In your second example when you use a capture list:
var someClosure = { [x] in
print("\(x?.name)")
}
You're copying x itself – that is, you're copying a reference to the instance of your class. Therefore the closure will keep your class retained as long as it exists. Setting x to nil doesn't affect the closure's reference to your instance, as it has it's own strong reference to it.
This is what I think happens here.
ARC adds a reference count to x when x is created. When the closure is called with a capture list, it then adds another count (closure captures the object: thus indicating to the compiler it will need x in the future, by increasing the reference count). So x now has ARC count of 2.
When you assign x to nil it reduces the reference count by 1. If the count is 0, or there are only weak references to the object, then the object is deinitialized. If the count is more than 0, and the references are strong, the object is retained.

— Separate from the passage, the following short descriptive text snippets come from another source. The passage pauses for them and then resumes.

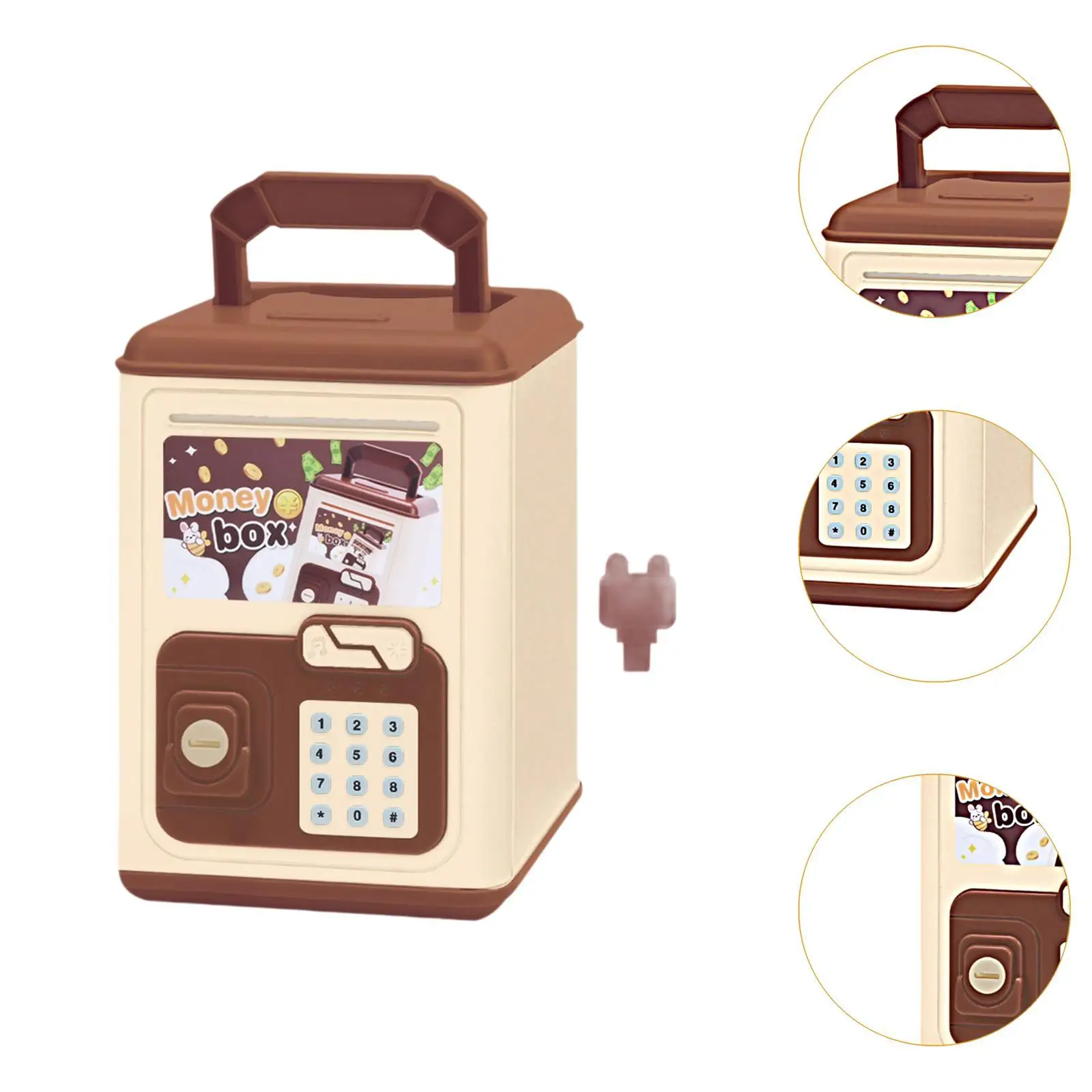 Piggy Bank for Kids Multifunctional for Children Home Decoration Accessories Lightweight Birthday Gift Money Box Educational Toy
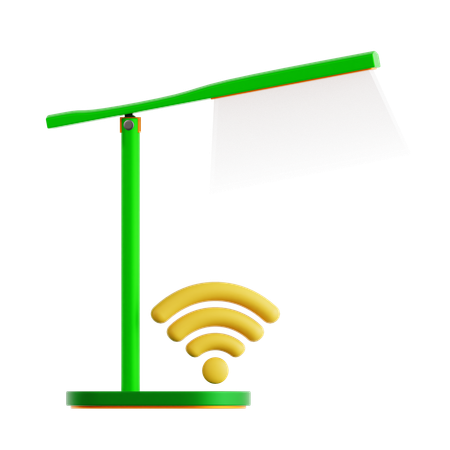 Smart Lamp  3D Icon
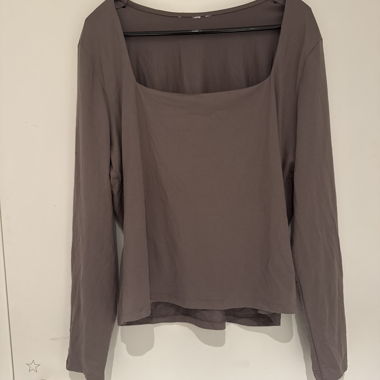 Longsleeve basique marron
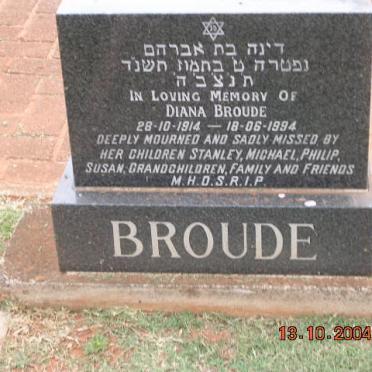 BROIDE Diana 1914-1994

Without explicitly passing the capture list to the closure it only weakly captures the object. ARC then decides it is safe to deinit the object once the closure is done with it. Passing the capture list indicates to ARC that the object might be needed for the closure to operate on at various multiple times, so a strong reference is made.
Put another call to someClosure() after x = nil and see what happens in both cases.